The day ended with more wind and a wrong turn down a trail that doesn’t exist on my maps, but still got us where we needed to go.

The views of the peaks from the pass were lovely and I found a campsite that was relatively protected behind a hill.

I haven’t been very hungry, but decided to have mac and cheese for dinner and the dogs got the leftovers. I did have to use a pen as a spoon because I lost my spork ☹️


Only 20 miles left to Wolf Creek Pass and wouldn’t you know it but we woke up to an inch of fresh snow. I very nearly did a “nope,” but once again the only way out was forward.

I ended up waiting for some of the clouds to burn off before putting on my frozen-solid shoes to pack up camp. I wore practically all my layers until noon.

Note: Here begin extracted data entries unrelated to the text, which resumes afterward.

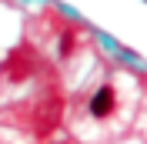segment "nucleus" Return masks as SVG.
<instances>
[{
	"mask_svg": "<svg viewBox=\"0 0 147 144\" xmlns=\"http://www.w3.org/2000/svg\"><path fill=\"white\" fill-rule=\"evenodd\" d=\"M110 111H114V87L104 84V87H97V94L90 97V114L94 117H107Z\"/></svg>",
	"mask_w": 147,
	"mask_h": 144,
	"instance_id": "nucleus-1",
	"label": "nucleus"
},
{
	"mask_svg": "<svg viewBox=\"0 0 147 144\" xmlns=\"http://www.w3.org/2000/svg\"><path fill=\"white\" fill-rule=\"evenodd\" d=\"M70 50H74V34H64L60 37V57H70Z\"/></svg>",
	"mask_w": 147,
	"mask_h": 144,
	"instance_id": "nucleus-2",
	"label": "nucleus"
}]
</instances>
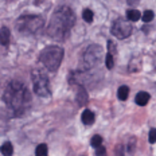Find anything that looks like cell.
<instances>
[{
    "label": "cell",
    "instance_id": "cell-1",
    "mask_svg": "<svg viewBox=\"0 0 156 156\" xmlns=\"http://www.w3.org/2000/svg\"><path fill=\"white\" fill-rule=\"evenodd\" d=\"M76 23L74 12L69 7L62 5L54 11L47 27V34L55 41H63L69 37L71 27Z\"/></svg>",
    "mask_w": 156,
    "mask_h": 156
},
{
    "label": "cell",
    "instance_id": "cell-2",
    "mask_svg": "<svg viewBox=\"0 0 156 156\" xmlns=\"http://www.w3.org/2000/svg\"><path fill=\"white\" fill-rule=\"evenodd\" d=\"M3 101L7 104L8 108L12 109L15 113L22 115L30 108L31 94L22 82L12 81L5 87V92L3 94Z\"/></svg>",
    "mask_w": 156,
    "mask_h": 156
},
{
    "label": "cell",
    "instance_id": "cell-3",
    "mask_svg": "<svg viewBox=\"0 0 156 156\" xmlns=\"http://www.w3.org/2000/svg\"><path fill=\"white\" fill-rule=\"evenodd\" d=\"M62 59L63 50L59 46H48L41 53V62L50 71H57Z\"/></svg>",
    "mask_w": 156,
    "mask_h": 156
},
{
    "label": "cell",
    "instance_id": "cell-4",
    "mask_svg": "<svg viewBox=\"0 0 156 156\" xmlns=\"http://www.w3.org/2000/svg\"><path fill=\"white\" fill-rule=\"evenodd\" d=\"M44 20L43 18L38 15H24L16 20V30L20 34L24 35H32L35 32H38L43 27Z\"/></svg>",
    "mask_w": 156,
    "mask_h": 156
},
{
    "label": "cell",
    "instance_id": "cell-5",
    "mask_svg": "<svg viewBox=\"0 0 156 156\" xmlns=\"http://www.w3.org/2000/svg\"><path fill=\"white\" fill-rule=\"evenodd\" d=\"M32 85H34V92L39 97H48L50 96V86H48V80L46 74H43L41 70L32 71Z\"/></svg>",
    "mask_w": 156,
    "mask_h": 156
},
{
    "label": "cell",
    "instance_id": "cell-6",
    "mask_svg": "<svg viewBox=\"0 0 156 156\" xmlns=\"http://www.w3.org/2000/svg\"><path fill=\"white\" fill-rule=\"evenodd\" d=\"M83 59L87 67H93L98 65L102 59V48L98 44H90L83 54Z\"/></svg>",
    "mask_w": 156,
    "mask_h": 156
},
{
    "label": "cell",
    "instance_id": "cell-7",
    "mask_svg": "<svg viewBox=\"0 0 156 156\" xmlns=\"http://www.w3.org/2000/svg\"><path fill=\"white\" fill-rule=\"evenodd\" d=\"M112 34L119 39H125L132 34V24L124 19H117L112 24Z\"/></svg>",
    "mask_w": 156,
    "mask_h": 156
},
{
    "label": "cell",
    "instance_id": "cell-8",
    "mask_svg": "<svg viewBox=\"0 0 156 156\" xmlns=\"http://www.w3.org/2000/svg\"><path fill=\"white\" fill-rule=\"evenodd\" d=\"M9 38H11V32L7 27H2L0 28V43L3 46H8L9 44Z\"/></svg>",
    "mask_w": 156,
    "mask_h": 156
},
{
    "label": "cell",
    "instance_id": "cell-9",
    "mask_svg": "<svg viewBox=\"0 0 156 156\" xmlns=\"http://www.w3.org/2000/svg\"><path fill=\"white\" fill-rule=\"evenodd\" d=\"M149 98H151V96L147 93V92H139L137 94H136V104L140 106H144L147 105Z\"/></svg>",
    "mask_w": 156,
    "mask_h": 156
},
{
    "label": "cell",
    "instance_id": "cell-10",
    "mask_svg": "<svg viewBox=\"0 0 156 156\" xmlns=\"http://www.w3.org/2000/svg\"><path fill=\"white\" fill-rule=\"evenodd\" d=\"M82 122H83V124H86V125H90V124H93V122H94V113L92 112V110H89V109L83 110V113H82Z\"/></svg>",
    "mask_w": 156,
    "mask_h": 156
},
{
    "label": "cell",
    "instance_id": "cell-11",
    "mask_svg": "<svg viewBox=\"0 0 156 156\" xmlns=\"http://www.w3.org/2000/svg\"><path fill=\"white\" fill-rule=\"evenodd\" d=\"M77 101L80 105H86L87 104V93L85 92V89L83 87H80V92L77 94Z\"/></svg>",
    "mask_w": 156,
    "mask_h": 156
},
{
    "label": "cell",
    "instance_id": "cell-12",
    "mask_svg": "<svg viewBox=\"0 0 156 156\" xmlns=\"http://www.w3.org/2000/svg\"><path fill=\"white\" fill-rule=\"evenodd\" d=\"M128 96H129V87L128 86H120L119 92H117V97H119V100L125 101V100L128 98Z\"/></svg>",
    "mask_w": 156,
    "mask_h": 156
},
{
    "label": "cell",
    "instance_id": "cell-13",
    "mask_svg": "<svg viewBox=\"0 0 156 156\" xmlns=\"http://www.w3.org/2000/svg\"><path fill=\"white\" fill-rule=\"evenodd\" d=\"M0 152H2L3 155L5 156H11L12 154H14V147H12V144L9 141L4 143V144L2 145V148H0Z\"/></svg>",
    "mask_w": 156,
    "mask_h": 156
},
{
    "label": "cell",
    "instance_id": "cell-14",
    "mask_svg": "<svg viewBox=\"0 0 156 156\" xmlns=\"http://www.w3.org/2000/svg\"><path fill=\"white\" fill-rule=\"evenodd\" d=\"M140 16H141V14L139 9H129V11H126V18L131 22H137L139 19H140Z\"/></svg>",
    "mask_w": 156,
    "mask_h": 156
},
{
    "label": "cell",
    "instance_id": "cell-15",
    "mask_svg": "<svg viewBox=\"0 0 156 156\" xmlns=\"http://www.w3.org/2000/svg\"><path fill=\"white\" fill-rule=\"evenodd\" d=\"M37 156H46L47 155V145L46 144H39L37 149H35Z\"/></svg>",
    "mask_w": 156,
    "mask_h": 156
},
{
    "label": "cell",
    "instance_id": "cell-16",
    "mask_svg": "<svg viewBox=\"0 0 156 156\" xmlns=\"http://www.w3.org/2000/svg\"><path fill=\"white\" fill-rule=\"evenodd\" d=\"M101 144H102V137L100 135H94L92 137V140H90V145H92L93 148H97Z\"/></svg>",
    "mask_w": 156,
    "mask_h": 156
},
{
    "label": "cell",
    "instance_id": "cell-17",
    "mask_svg": "<svg viewBox=\"0 0 156 156\" xmlns=\"http://www.w3.org/2000/svg\"><path fill=\"white\" fill-rule=\"evenodd\" d=\"M105 65H106V67H108V69H113V66H115V58H113V54H110V53L106 54Z\"/></svg>",
    "mask_w": 156,
    "mask_h": 156
},
{
    "label": "cell",
    "instance_id": "cell-18",
    "mask_svg": "<svg viewBox=\"0 0 156 156\" xmlns=\"http://www.w3.org/2000/svg\"><path fill=\"white\" fill-rule=\"evenodd\" d=\"M82 16H83V19H85V22H87V23H92L93 22V12H92V9H83V12H82Z\"/></svg>",
    "mask_w": 156,
    "mask_h": 156
},
{
    "label": "cell",
    "instance_id": "cell-19",
    "mask_svg": "<svg viewBox=\"0 0 156 156\" xmlns=\"http://www.w3.org/2000/svg\"><path fill=\"white\" fill-rule=\"evenodd\" d=\"M154 16H155V15H154V11L148 9V11H145L144 14H143V16H140V18L145 22V23H148V22H151L152 19H154Z\"/></svg>",
    "mask_w": 156,
    "mask_h": 156
},
{
    "label": "cell",
    "instance_id": "cell-20",
    "mask_svg": "<svg viewBox=\"0 0 156 156\" xmlns=\"http://www.w3.org/2000/svg\"><path fill=\"white\" fill-rule=\"evenodd\" d=\"M155 141H156V129H151L149 131V143L154 144Z\"/></svg>",
    "mask_w": 156,
    "mask_h": 156
},
{
    "label": "cell",
    "instance_id": "cell-21",
    "mask_svg": "<svg viewBox=\"0 0 156 156\" xmlns=\"http://www.w3.org/2000/svg\"><path fill=\"white\" fill-rule=\"evenodd\" d=\"M108 48H109L108 53H110V54H115L116 53V44L113 43V41H109L108 42Z\"/></svg>",
    "mask_w": 156,
    "mask_h": 156
},
{
    "label": "cell",
    "instance_id": "cell-22",
    "mask_svg": "<svg viewBox=\"0 0 156 156\" xmlns=\"http://www.w3.org/2000/svg\"><path fill=\"white\" fill-rule=\"evenodd\" d=\"M102 154H105V148H104L102 144H101L96 148V155H102Z\"/></svg>",
    "mask_w": 156,
    "mask_h": 156
}]
</instances>
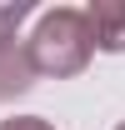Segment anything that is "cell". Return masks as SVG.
I'll use <instances>...</instances> for the list:
<instances>
[{
    "label": "cell",
    "mask_w": 125,
    "mask_h": 130,
    "mask_svg": "<svg viewBox=\"0 0 125 130\" xmlns=\"http://www.w3.org/2000/svg\"><path fill=\"white\" fill-rule=\"evenodd\" d=\"M5 130H45V125H35V120H15V125H5Z\"/></svg>",
    "instance_id": "cell-2"
},
{
    "label": "cell",
    "mask_w": 125,
    "mask_h": 130,
    "mask_svg": "<svg viewBox=\"0 0 125 130\" xmlns=\"http://www.w3.org/2000/svg\"><path fill=\"white\" fill-rule=\"evenodd\" d=\"M95 20H105V25H110V30L100 35V45L125 50V10H95Z\"/></svg>",
    "instance_id": "cell-1"
}]
</instances>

It felt more like mountaineering than thru-hiking with the snowy peaks and bitter wind. Needless to say I was pretty sour and slow for several hours. The wind trying to rip me off of the ridges didn’t help.

Over time things did finally thaw out and the wind reduced to a slightly safer speed. By the time we dropped down to Archuleta Lake things were starting to feel more like summer and my mood was much improved.

The rest of the walk to the pass was sunny and more what I hoped this hike would be like. We ran into three more NOBO CDT hikers on the way out who said the trail is pretty good south of Wolf Creek.

We finally reached the pass tired, but with gorgeous bluebird skies. I retrieved a few treats from our food cache to celebrate not dying in the Weminuche Wilderness.

Other Updates


The dogs are doing amazing considering the crazy terrain we’ve been hiking! Their paws are a bit beat up, but I’m monitoring closely and applying Musher’s Secret religiously. Neither one have been limping and both seem to be in good spirits!

Note: I’ll add more photos after finishing my hike!